:: Data for review

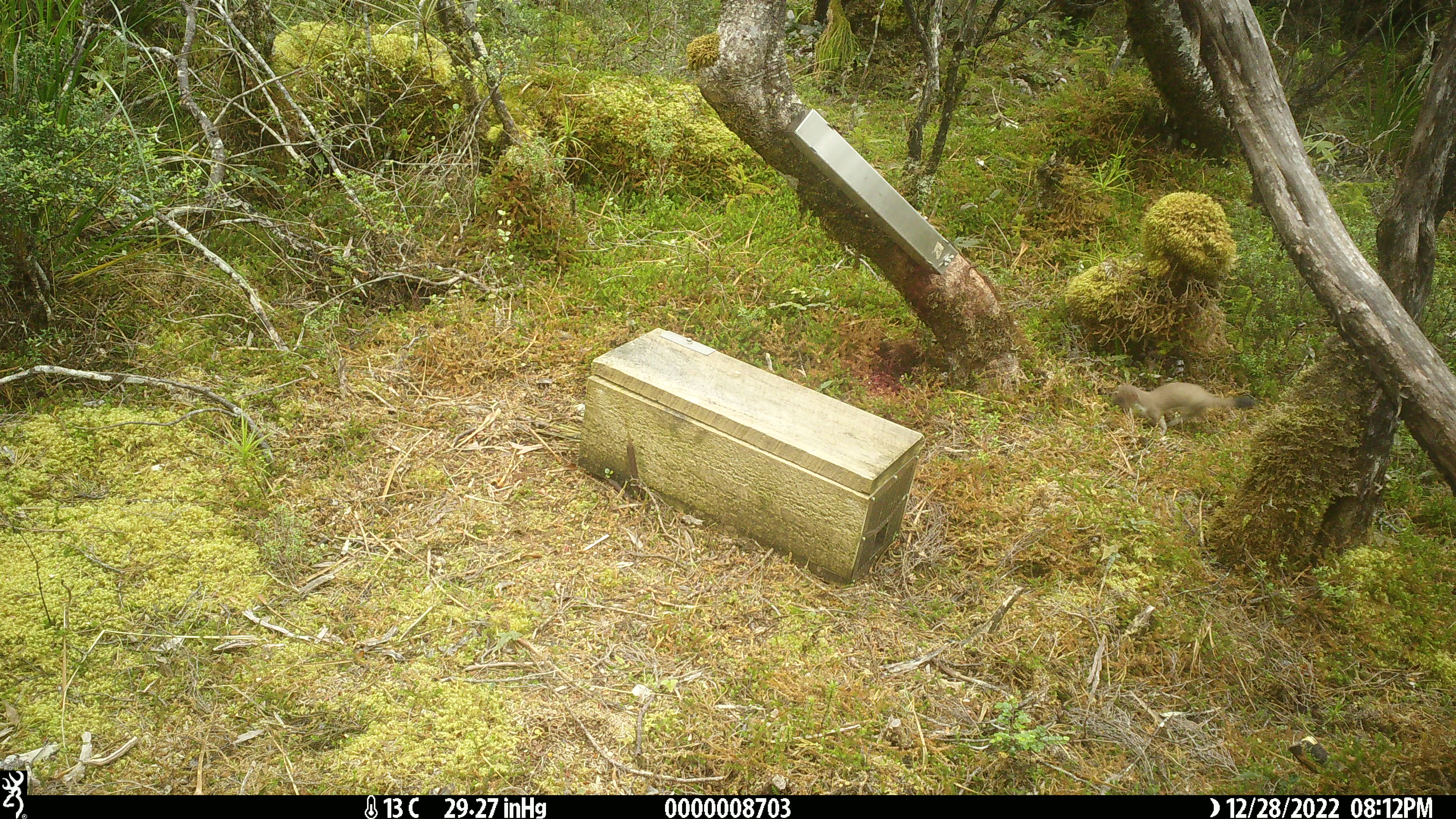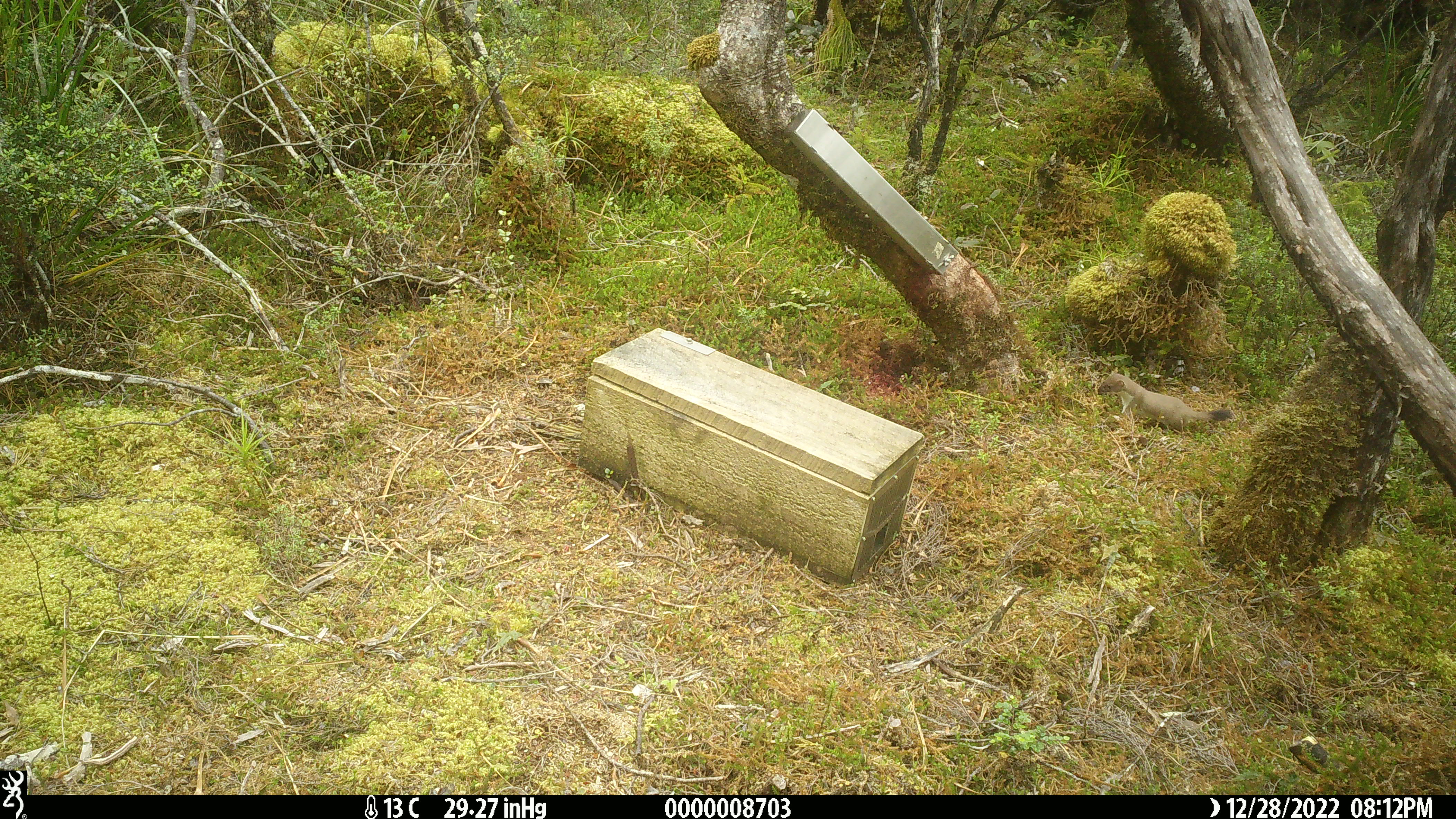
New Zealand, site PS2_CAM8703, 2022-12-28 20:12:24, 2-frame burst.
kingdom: Animalia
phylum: Chordata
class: Mammalia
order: Carnivora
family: Mustelidae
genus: Mustela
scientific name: Mustela erminea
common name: stoat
Stoat (Mustela erminea).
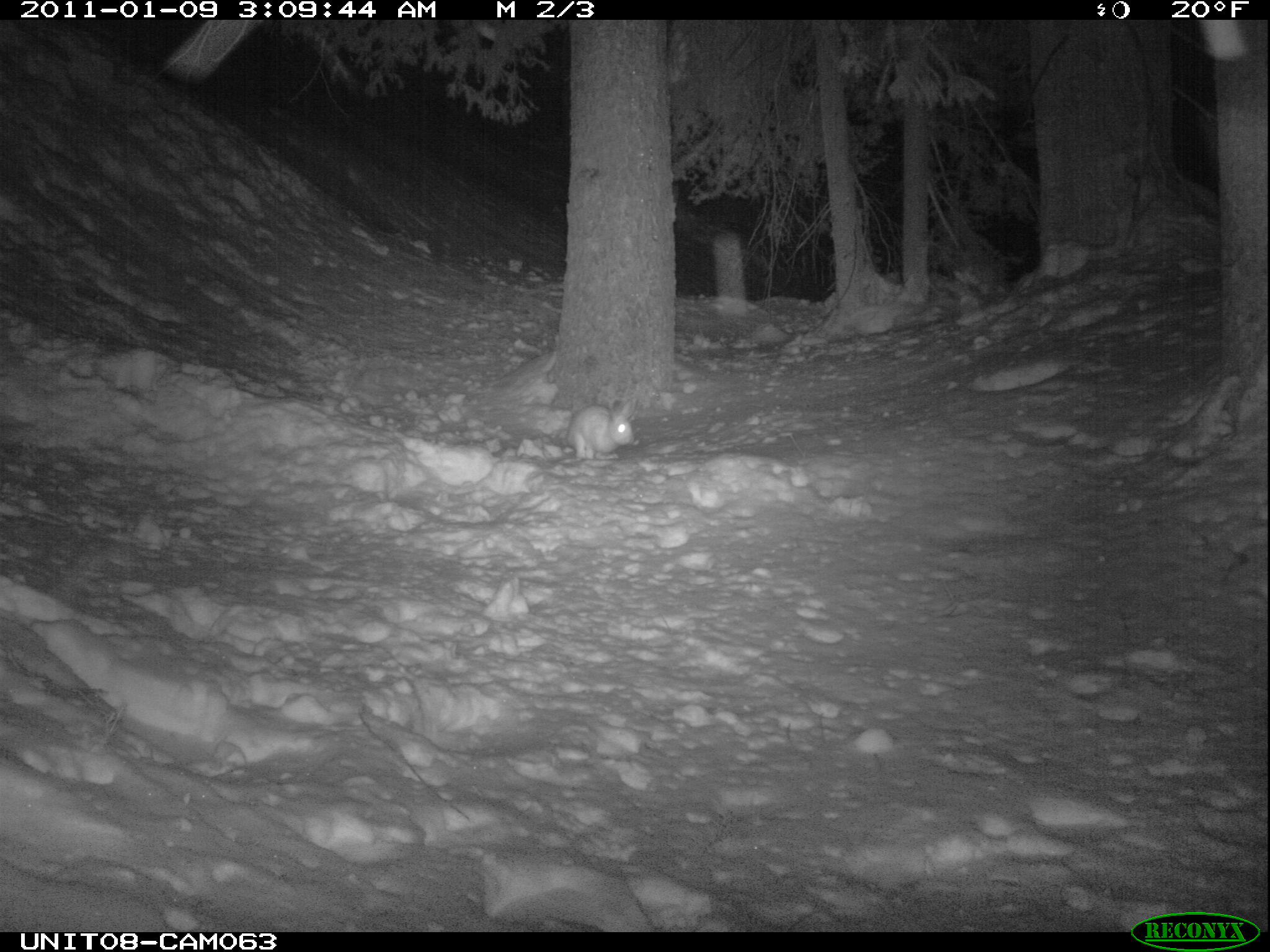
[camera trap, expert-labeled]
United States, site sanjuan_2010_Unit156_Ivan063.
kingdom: Animalia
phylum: Chordata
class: Mammalia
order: Lagomorpha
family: Leporidae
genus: Lepus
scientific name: Lepus americanus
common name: snowshoe hare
Lepus americanus (snowshoe hare).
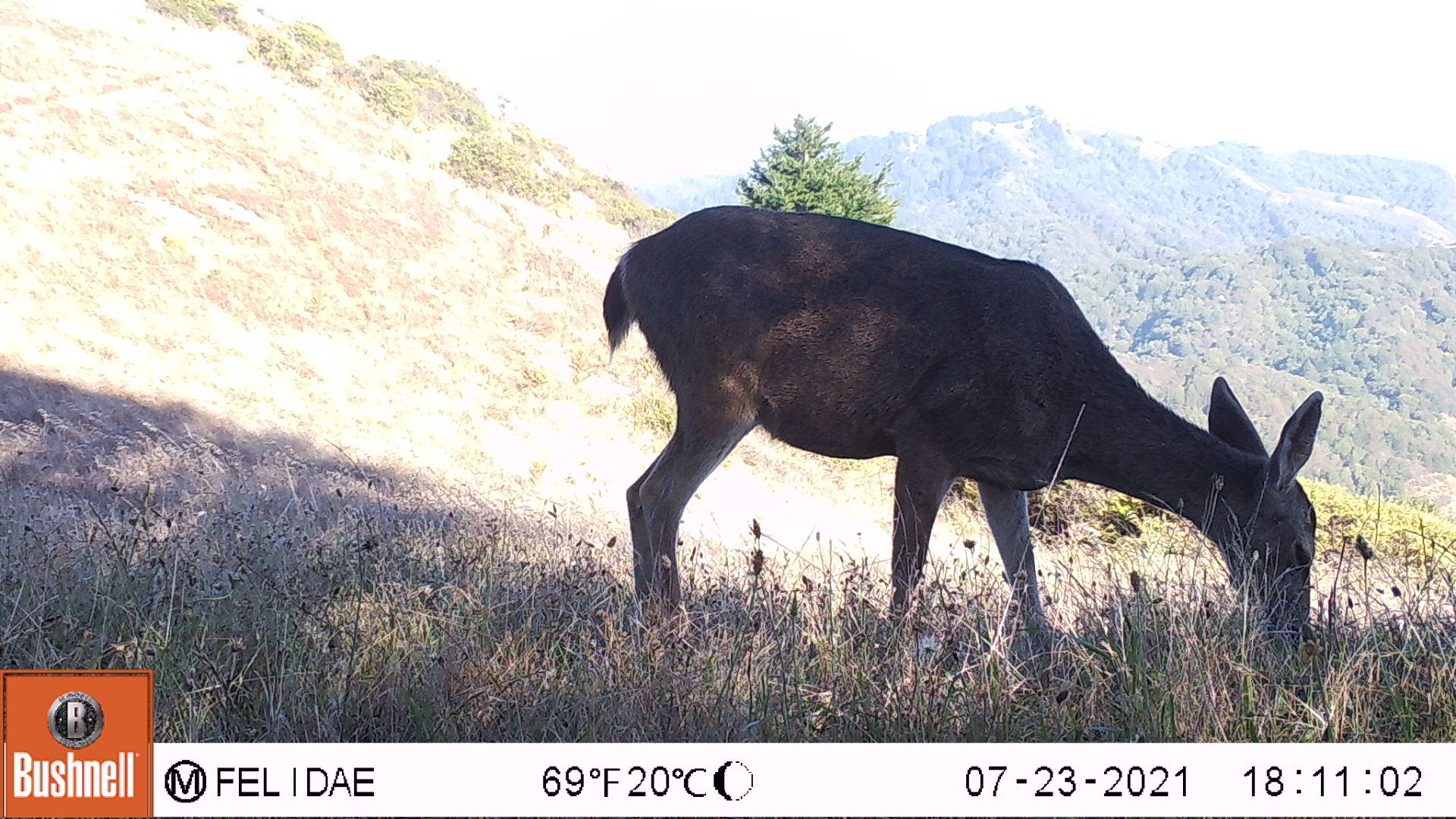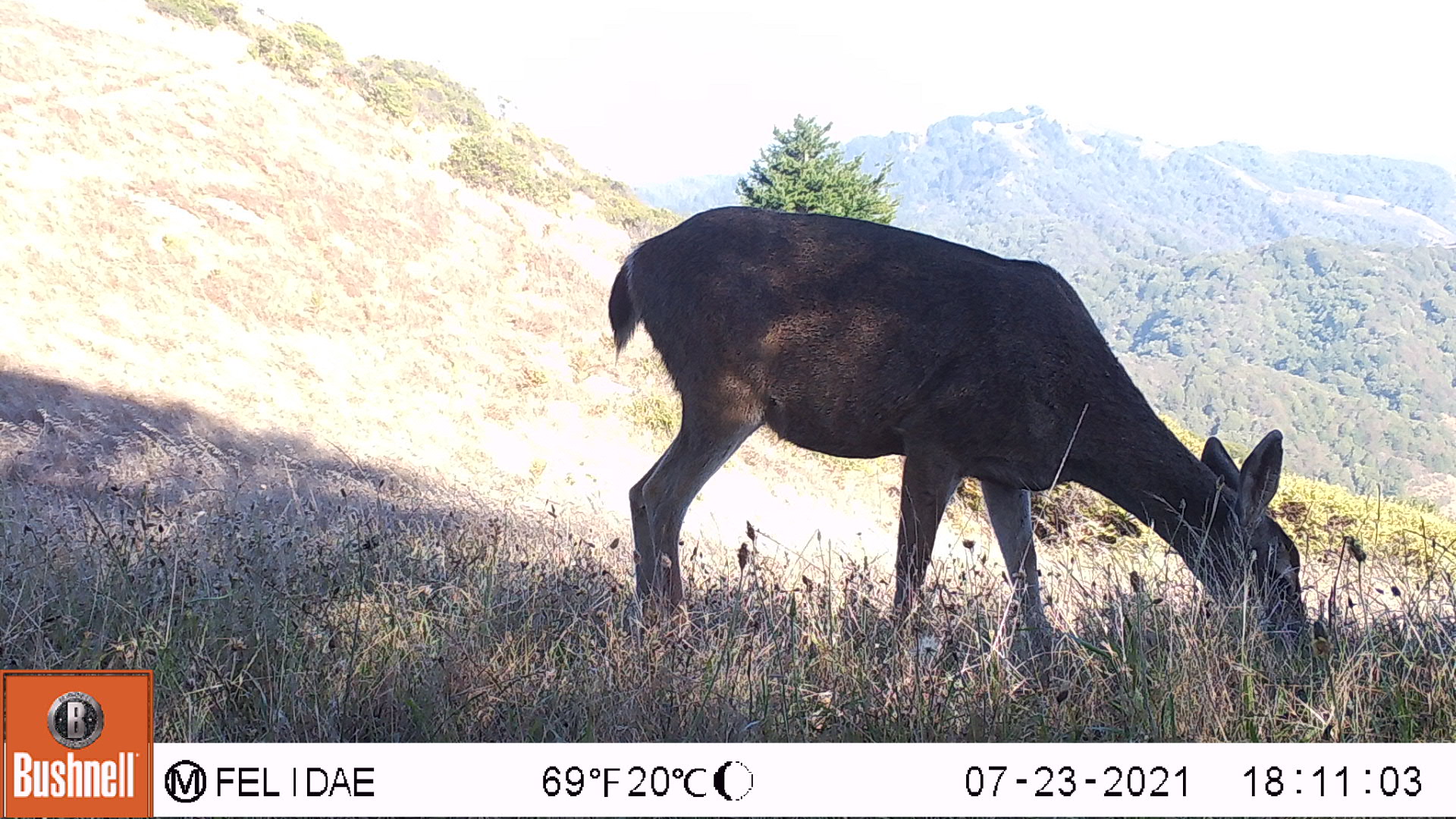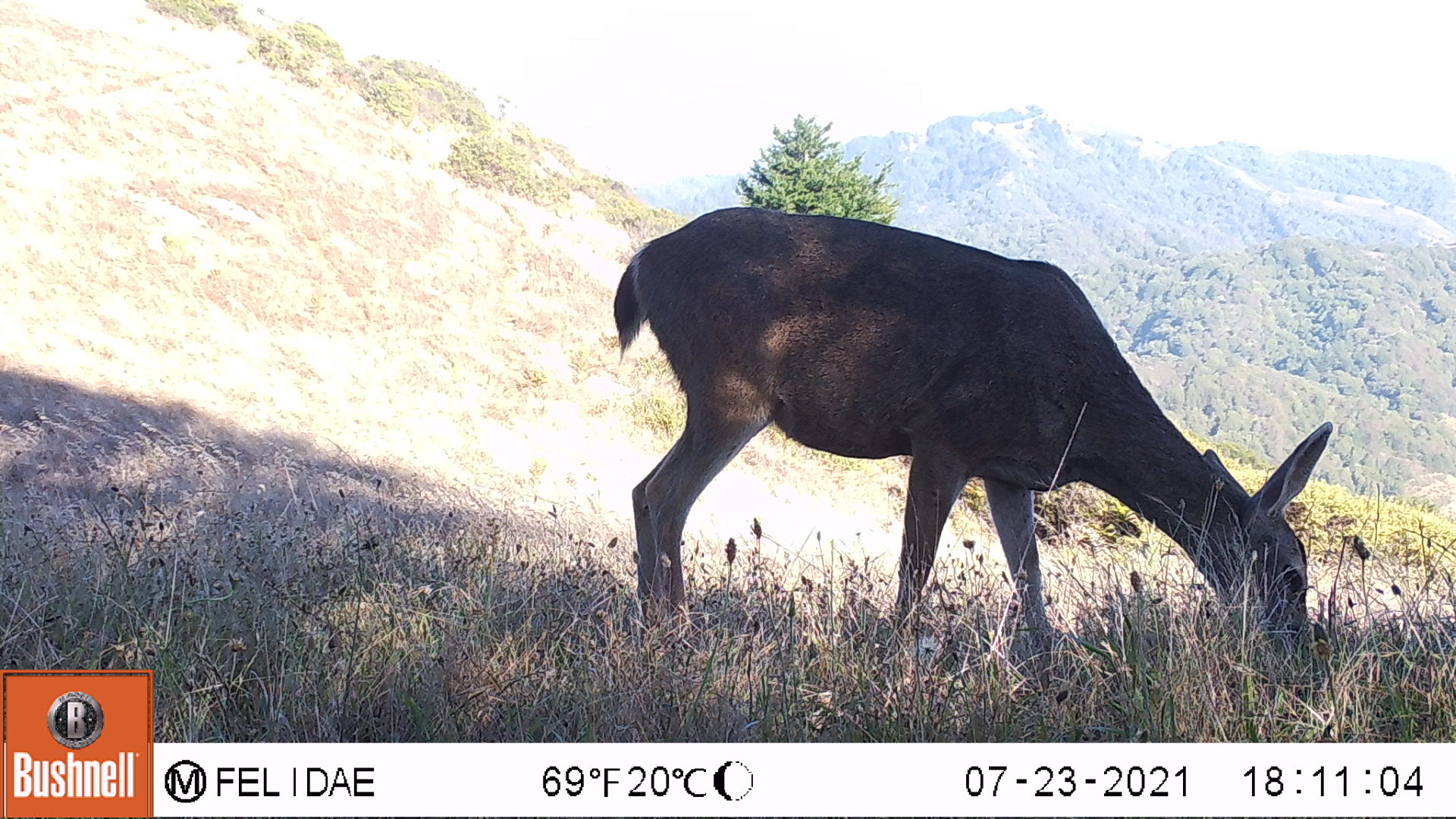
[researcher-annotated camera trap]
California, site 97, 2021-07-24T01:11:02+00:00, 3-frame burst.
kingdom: Animalia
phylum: Chordata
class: Mammalia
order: Artiodactyla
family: Cervidae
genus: Odocoileus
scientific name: Odocoileus hemionus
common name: mule deer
Mule deer (Odocoileus hemionus).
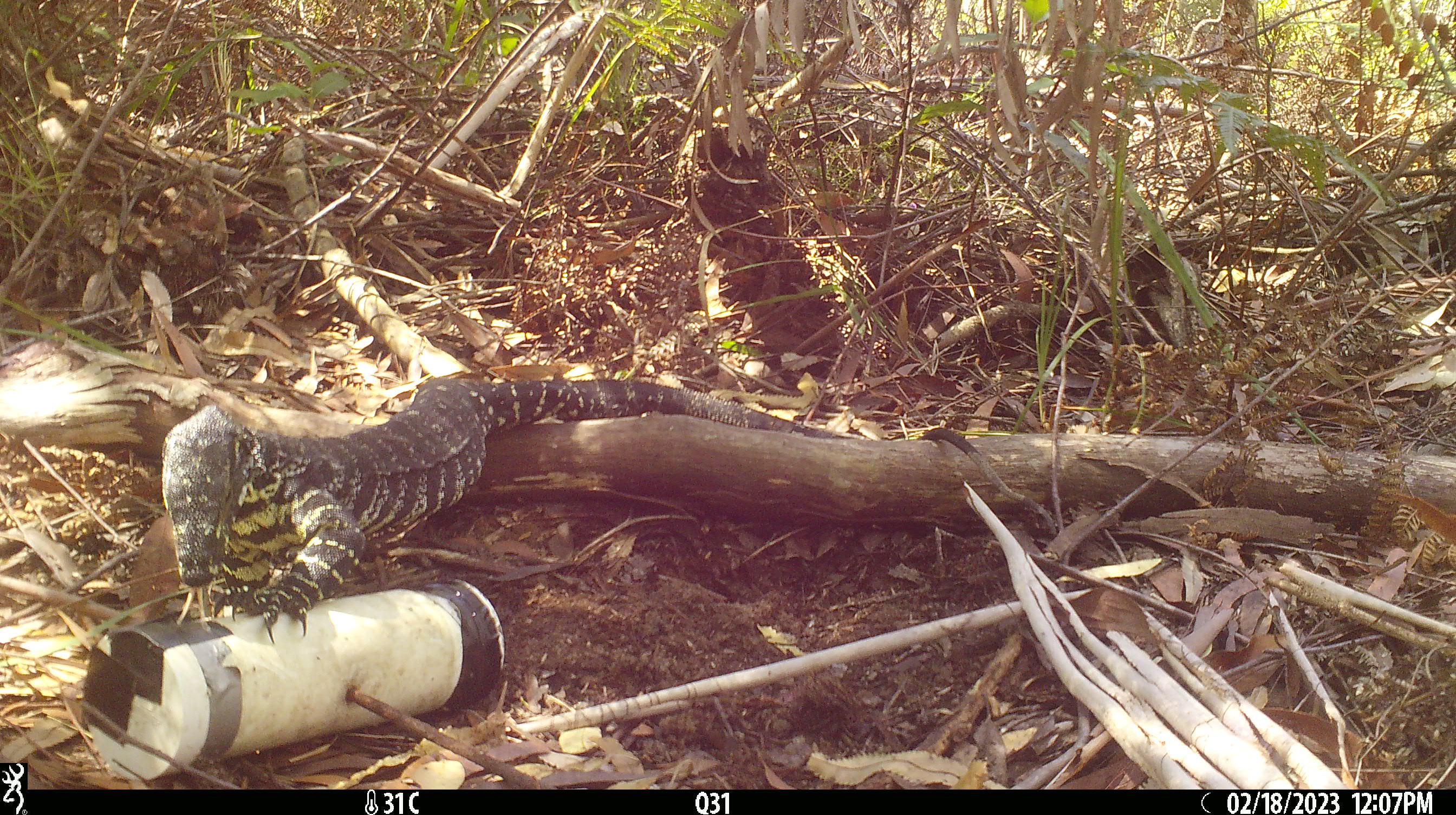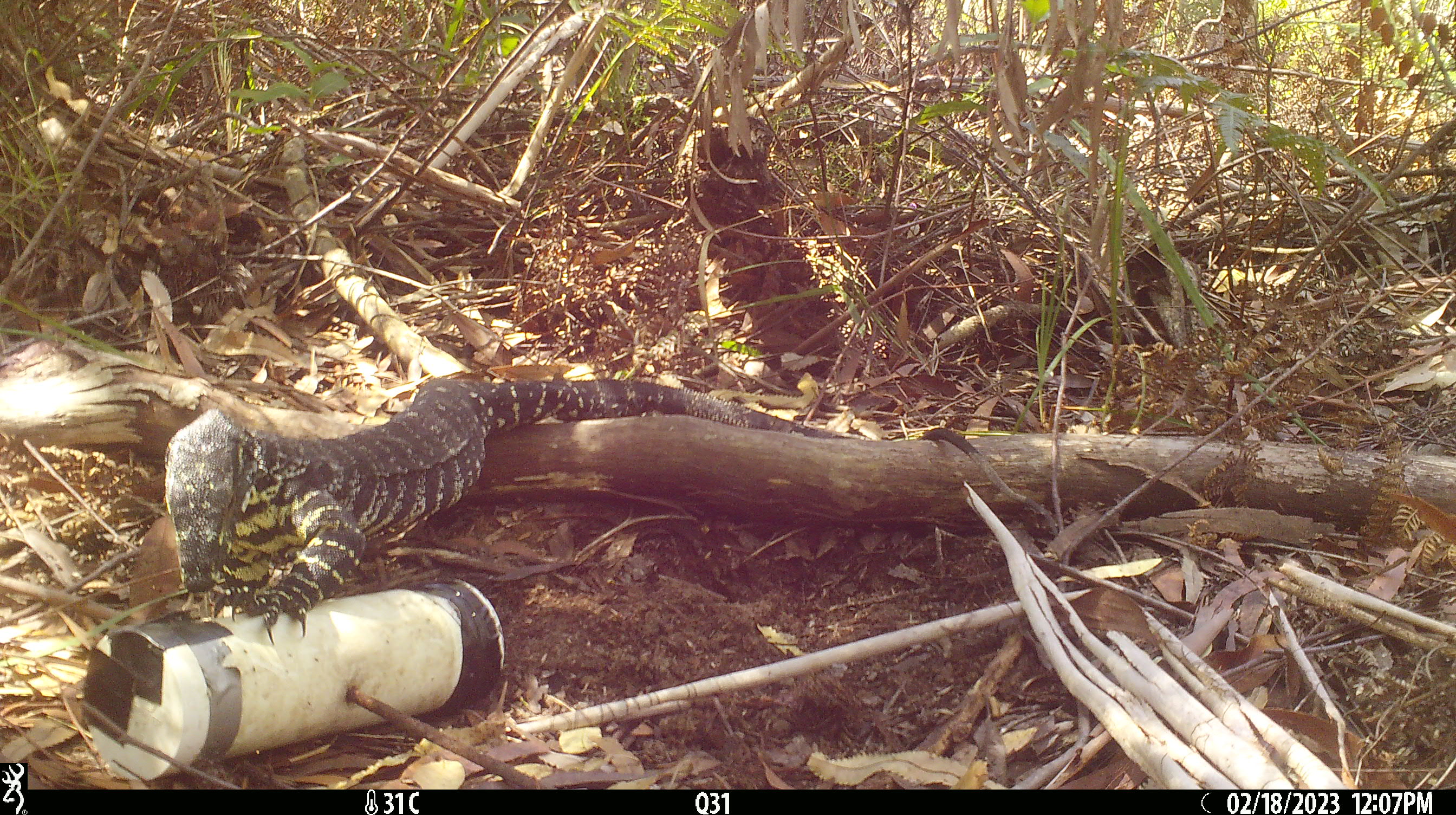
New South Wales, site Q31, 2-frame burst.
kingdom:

::::

_What the task requires:_ What is needed here is one number: how many lines of the entries hold the string "frame".

_Result:_ 3